Laura Nash and Howard Stevenson published an article that is adapted from their book, in the February issue of the Harvard Business Review (go to [...] and search for "Success that lasts"). If you are time-constrained, for $6 it is a very good way to get an idea of what the book covers. And you can download the article too.
This is a review of the article but of course the concepts are the same.
Success can be so elusive. The authors compare it to an Escher drawing of a staircase! They propose an interesting framework to help us capture our own definition of success. After all we are the ones living our lives. Why let anyone else decide for us?

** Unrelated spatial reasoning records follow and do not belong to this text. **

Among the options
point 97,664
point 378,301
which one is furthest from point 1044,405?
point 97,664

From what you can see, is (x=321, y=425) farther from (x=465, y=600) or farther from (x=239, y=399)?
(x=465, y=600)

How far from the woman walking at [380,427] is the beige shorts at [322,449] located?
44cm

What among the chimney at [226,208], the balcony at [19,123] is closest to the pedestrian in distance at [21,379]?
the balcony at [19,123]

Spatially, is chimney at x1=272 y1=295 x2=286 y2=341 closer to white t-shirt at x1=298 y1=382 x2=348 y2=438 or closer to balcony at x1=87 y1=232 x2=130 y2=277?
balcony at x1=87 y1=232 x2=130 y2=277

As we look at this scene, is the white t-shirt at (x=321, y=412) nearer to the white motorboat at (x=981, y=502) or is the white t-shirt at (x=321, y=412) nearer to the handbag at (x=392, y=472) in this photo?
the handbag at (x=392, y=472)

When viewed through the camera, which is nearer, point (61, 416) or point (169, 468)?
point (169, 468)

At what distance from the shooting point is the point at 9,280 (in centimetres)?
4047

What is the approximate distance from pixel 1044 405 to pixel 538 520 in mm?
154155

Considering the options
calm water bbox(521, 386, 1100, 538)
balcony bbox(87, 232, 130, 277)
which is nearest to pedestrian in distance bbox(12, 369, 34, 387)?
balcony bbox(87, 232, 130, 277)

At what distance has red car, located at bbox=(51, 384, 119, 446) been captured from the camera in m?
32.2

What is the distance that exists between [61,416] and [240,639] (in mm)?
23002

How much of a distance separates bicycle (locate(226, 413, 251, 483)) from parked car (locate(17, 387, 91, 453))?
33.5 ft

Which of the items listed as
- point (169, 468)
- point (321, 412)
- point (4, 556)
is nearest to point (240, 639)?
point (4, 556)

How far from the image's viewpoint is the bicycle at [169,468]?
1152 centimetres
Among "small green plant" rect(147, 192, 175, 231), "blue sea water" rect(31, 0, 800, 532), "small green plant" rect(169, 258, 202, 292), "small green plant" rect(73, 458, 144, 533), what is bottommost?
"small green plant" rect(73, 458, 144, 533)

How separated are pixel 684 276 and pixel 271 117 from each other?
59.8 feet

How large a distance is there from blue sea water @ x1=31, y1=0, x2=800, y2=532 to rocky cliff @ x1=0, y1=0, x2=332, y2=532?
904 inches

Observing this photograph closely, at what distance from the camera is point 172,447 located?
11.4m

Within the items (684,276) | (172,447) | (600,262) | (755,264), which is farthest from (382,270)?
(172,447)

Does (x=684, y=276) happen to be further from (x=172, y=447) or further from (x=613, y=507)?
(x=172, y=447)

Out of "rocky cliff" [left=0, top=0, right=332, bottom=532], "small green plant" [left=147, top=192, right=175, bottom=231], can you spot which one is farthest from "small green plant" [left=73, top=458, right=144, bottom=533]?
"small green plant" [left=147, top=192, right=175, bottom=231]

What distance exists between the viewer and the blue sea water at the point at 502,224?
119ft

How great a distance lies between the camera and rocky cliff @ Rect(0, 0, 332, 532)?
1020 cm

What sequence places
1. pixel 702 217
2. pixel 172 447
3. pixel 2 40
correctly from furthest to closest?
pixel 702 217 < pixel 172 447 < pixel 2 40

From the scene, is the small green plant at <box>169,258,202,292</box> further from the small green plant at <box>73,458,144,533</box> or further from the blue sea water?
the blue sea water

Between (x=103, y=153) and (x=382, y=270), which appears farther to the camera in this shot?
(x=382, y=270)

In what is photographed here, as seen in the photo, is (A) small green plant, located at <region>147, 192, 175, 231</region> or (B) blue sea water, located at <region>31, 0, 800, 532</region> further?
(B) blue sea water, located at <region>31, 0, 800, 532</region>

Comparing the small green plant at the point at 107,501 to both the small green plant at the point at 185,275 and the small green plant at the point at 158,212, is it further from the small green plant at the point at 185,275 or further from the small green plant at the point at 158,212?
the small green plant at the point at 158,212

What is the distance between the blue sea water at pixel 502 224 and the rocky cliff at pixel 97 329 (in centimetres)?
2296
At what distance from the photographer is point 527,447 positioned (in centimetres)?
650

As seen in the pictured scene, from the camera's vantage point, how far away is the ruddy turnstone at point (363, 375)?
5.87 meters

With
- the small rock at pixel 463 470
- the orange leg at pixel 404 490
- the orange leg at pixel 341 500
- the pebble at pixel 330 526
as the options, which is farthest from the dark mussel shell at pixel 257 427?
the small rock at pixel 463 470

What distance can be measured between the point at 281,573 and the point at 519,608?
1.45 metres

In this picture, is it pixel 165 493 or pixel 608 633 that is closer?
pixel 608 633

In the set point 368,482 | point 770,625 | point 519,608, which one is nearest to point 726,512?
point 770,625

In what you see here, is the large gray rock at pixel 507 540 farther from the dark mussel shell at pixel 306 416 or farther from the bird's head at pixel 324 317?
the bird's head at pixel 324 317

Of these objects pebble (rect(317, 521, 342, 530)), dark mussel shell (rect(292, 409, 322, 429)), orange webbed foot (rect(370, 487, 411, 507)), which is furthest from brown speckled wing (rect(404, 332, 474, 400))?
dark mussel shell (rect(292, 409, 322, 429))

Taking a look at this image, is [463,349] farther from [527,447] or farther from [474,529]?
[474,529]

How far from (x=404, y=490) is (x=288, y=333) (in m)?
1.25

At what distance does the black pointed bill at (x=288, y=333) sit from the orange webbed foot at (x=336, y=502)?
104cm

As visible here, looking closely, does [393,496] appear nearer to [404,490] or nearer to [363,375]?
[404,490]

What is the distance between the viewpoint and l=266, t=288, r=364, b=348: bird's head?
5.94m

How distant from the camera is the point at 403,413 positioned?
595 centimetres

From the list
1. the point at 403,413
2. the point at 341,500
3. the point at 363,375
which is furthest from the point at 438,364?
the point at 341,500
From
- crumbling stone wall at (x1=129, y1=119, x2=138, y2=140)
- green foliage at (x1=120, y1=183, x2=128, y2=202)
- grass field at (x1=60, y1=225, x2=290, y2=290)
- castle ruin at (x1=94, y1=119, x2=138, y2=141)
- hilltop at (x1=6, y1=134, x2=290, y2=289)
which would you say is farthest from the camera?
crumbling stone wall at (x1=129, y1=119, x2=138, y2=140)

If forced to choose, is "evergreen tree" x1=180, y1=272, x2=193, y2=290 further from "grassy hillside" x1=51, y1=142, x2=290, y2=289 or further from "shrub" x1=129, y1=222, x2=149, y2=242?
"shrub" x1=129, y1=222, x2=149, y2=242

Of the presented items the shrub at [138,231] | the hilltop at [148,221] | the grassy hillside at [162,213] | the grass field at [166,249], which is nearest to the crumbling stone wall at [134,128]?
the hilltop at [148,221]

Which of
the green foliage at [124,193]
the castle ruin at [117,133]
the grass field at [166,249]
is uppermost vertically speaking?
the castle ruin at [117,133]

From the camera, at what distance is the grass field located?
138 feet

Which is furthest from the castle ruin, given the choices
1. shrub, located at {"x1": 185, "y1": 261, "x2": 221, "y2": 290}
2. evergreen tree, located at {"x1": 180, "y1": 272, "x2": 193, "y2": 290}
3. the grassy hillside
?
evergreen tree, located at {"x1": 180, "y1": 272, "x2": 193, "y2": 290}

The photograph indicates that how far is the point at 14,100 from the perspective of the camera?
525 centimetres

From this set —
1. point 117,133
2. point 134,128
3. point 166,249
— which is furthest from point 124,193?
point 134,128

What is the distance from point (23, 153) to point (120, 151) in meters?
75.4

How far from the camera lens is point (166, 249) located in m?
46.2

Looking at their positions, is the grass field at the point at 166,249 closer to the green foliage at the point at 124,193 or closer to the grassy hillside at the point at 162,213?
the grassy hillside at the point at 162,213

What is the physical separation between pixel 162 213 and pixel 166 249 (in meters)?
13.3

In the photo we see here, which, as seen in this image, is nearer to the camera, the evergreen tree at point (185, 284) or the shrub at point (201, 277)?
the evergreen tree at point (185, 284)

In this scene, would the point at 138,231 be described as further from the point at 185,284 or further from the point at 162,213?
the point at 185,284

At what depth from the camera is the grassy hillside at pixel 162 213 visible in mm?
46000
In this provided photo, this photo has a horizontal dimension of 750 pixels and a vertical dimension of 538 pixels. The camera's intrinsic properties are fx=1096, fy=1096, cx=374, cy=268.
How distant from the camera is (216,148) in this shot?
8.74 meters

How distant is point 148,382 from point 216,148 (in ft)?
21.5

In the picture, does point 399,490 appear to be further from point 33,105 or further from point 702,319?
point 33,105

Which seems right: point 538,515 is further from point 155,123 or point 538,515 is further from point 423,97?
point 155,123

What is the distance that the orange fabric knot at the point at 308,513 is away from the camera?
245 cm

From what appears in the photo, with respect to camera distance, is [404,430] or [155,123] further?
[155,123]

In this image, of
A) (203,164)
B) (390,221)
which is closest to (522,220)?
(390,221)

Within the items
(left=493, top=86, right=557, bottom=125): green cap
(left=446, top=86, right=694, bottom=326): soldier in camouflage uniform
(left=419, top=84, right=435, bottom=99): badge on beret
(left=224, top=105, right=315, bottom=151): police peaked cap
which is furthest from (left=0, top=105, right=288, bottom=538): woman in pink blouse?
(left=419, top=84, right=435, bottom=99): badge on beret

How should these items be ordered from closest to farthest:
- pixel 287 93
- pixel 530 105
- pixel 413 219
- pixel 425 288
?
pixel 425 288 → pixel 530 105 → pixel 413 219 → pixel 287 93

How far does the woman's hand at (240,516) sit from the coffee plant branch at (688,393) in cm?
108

In their view success comes from 4 irreducible components:
happiness (feelings of pleasure or contentment about your life); achievement (accomplishments that compare favorably against similar goals others have strived for); significance (the sense that you've made a positive impact on people you care about); and legacy (a way to establish your values or accomplishments so as to help others find future success).
But they note that unfortunately, "you cannot neatly categorize the realms of your life, assigning happiness to self, achievement to work, significance to family, legacy to community."
So, "no matter how noble, one goal can't satisfy all of a person's complex needs and desires." Actually, they say that since we have limited time and energy, we need to find a balance, something along the lines of less (in any one category) is more (overall).
To capture this, the authors have developed an interesting metaphor: The Kaleidoscope Strategy. It combines the four components with the realms of life: self, work, family, community. It brings structure to our exploration of what success means to us. The Kaleidoscope comes with a set of questions, to help us shed light on our findings.